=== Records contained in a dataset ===

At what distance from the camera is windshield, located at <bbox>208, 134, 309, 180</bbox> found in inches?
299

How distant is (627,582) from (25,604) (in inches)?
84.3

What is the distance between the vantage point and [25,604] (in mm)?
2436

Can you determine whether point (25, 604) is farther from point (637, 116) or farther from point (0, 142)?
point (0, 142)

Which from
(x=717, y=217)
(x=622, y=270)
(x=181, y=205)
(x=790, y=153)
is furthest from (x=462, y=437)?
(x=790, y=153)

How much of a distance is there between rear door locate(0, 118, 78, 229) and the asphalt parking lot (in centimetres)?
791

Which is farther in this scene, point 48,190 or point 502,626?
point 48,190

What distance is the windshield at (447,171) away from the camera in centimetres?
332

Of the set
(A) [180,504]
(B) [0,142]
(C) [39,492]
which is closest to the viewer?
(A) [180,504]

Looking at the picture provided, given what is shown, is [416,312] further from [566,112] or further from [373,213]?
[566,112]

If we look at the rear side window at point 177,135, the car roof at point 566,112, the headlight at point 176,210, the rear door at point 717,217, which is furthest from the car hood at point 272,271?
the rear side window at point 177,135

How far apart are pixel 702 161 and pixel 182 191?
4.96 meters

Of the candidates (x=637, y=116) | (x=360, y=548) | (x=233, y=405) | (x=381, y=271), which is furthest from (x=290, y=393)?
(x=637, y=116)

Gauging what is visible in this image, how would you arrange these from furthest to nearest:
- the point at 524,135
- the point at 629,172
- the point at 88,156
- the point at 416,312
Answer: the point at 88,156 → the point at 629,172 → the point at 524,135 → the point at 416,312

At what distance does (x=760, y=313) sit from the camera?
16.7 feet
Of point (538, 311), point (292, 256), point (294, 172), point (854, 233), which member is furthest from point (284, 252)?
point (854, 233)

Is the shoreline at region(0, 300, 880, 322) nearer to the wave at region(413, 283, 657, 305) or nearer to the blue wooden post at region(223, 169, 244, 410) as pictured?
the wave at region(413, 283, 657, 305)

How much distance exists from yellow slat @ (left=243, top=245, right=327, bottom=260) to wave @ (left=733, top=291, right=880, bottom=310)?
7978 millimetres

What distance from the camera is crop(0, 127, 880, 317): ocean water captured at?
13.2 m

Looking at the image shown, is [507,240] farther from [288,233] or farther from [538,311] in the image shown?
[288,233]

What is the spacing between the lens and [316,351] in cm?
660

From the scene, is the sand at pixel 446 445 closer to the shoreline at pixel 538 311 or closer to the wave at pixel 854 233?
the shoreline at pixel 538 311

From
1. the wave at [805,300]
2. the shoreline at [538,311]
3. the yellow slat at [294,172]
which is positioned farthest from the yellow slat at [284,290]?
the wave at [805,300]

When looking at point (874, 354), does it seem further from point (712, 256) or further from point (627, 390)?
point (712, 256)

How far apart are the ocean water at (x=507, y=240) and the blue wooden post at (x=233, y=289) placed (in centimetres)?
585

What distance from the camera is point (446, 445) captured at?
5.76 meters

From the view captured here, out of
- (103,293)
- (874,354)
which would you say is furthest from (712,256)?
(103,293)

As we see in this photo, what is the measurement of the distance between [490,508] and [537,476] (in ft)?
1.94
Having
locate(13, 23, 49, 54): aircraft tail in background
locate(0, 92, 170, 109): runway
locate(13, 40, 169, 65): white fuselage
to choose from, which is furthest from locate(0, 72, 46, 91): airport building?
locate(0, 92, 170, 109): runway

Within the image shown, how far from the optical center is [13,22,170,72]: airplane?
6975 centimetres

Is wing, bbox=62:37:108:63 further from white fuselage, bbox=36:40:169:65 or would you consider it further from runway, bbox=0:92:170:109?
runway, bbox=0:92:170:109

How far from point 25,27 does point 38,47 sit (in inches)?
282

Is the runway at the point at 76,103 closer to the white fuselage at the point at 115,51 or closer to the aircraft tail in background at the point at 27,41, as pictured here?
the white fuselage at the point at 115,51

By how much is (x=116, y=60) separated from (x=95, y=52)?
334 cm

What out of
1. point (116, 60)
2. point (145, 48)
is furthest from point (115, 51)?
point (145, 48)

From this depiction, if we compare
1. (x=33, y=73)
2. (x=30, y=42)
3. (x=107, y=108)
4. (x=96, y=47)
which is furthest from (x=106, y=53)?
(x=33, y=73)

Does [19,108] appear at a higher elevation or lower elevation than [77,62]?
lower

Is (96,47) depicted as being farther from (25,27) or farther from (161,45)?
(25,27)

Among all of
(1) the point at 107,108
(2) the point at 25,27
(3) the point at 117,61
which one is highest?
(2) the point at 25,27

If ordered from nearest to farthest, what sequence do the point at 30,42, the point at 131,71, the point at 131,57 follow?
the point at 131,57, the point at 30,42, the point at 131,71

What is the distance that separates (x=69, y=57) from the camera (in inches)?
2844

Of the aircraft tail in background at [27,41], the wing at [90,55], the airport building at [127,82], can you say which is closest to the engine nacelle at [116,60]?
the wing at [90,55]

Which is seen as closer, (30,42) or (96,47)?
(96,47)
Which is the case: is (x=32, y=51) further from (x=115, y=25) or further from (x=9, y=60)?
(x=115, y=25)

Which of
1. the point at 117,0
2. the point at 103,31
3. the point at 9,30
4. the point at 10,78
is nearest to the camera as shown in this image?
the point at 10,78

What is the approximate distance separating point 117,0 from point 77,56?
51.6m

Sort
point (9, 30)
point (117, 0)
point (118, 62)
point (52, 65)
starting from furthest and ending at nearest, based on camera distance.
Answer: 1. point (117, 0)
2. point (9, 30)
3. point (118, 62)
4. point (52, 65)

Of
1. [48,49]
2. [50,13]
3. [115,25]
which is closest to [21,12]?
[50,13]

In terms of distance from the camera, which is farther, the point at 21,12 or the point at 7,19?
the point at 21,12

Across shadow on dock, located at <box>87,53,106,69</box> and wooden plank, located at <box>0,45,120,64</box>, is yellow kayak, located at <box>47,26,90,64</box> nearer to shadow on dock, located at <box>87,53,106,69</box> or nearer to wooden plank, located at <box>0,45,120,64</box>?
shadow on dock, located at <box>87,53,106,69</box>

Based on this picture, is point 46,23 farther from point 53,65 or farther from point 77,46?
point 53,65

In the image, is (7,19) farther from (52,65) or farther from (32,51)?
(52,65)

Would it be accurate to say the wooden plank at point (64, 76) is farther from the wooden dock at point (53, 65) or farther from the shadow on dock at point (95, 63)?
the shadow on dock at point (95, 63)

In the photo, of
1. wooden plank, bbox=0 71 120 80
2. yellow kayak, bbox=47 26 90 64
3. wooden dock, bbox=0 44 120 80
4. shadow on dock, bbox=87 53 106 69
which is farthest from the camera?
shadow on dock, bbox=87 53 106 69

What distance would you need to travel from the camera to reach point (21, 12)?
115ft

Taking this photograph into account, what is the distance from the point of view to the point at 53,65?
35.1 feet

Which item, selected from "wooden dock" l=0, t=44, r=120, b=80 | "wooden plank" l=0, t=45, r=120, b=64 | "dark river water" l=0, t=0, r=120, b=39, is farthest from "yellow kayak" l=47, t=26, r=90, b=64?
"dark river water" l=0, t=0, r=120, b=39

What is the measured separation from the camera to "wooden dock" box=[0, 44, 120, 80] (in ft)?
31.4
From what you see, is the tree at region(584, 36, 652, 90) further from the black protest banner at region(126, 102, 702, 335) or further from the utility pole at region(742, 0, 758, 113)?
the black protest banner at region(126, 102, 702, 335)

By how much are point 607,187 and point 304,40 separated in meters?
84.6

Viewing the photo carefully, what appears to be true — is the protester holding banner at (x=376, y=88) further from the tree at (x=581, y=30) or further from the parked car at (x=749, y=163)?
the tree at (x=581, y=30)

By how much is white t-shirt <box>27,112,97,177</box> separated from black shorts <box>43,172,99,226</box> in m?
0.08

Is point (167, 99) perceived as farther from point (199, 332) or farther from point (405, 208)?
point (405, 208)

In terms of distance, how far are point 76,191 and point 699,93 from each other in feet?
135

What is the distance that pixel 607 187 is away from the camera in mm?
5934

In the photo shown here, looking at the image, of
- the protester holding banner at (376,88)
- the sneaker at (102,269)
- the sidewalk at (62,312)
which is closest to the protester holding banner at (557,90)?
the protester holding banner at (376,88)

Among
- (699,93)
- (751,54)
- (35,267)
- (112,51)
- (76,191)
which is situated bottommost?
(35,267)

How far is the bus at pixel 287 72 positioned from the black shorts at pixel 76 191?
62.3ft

=== SET PROBLEM ===
Look above for the line containing "By how much is white", then transcribe it and all lines after it through the last, exactly and with nothing else.

=== RESPONSE TO THE EXERCISE ===
By how much is white t-shirt <box>27,112,97,177</box> separated from black shorts <box>43,172,99,226</box> in m?
0.08

Is point (167, 99) perceived as farther from point (199, 332) or farther from point (405, 208)?
point (405, 208)

In terms of distance, how far are point 76,191 and point 699,93 from each other in feet?
135

What is the distance that pixel 607 187 is away from the camera in mm?
5934

In the photo shown here, looking at the image, of
- the protester holding banner at (376,88)
- the sneaker at (102,269)
- the sidewalk at (62,312)
which is closest to the protester holding banner at (557,90)?
the protester holding banner at (376,88)

Among
- (699,93)
- (751,54)
- (35,267)
- (112,51)
- (76,191)
which is situated bottommost?
(35,267)

How far is the bus at pixel 287 72 positioned from the black shorts at pixel 76 191?
62.3ft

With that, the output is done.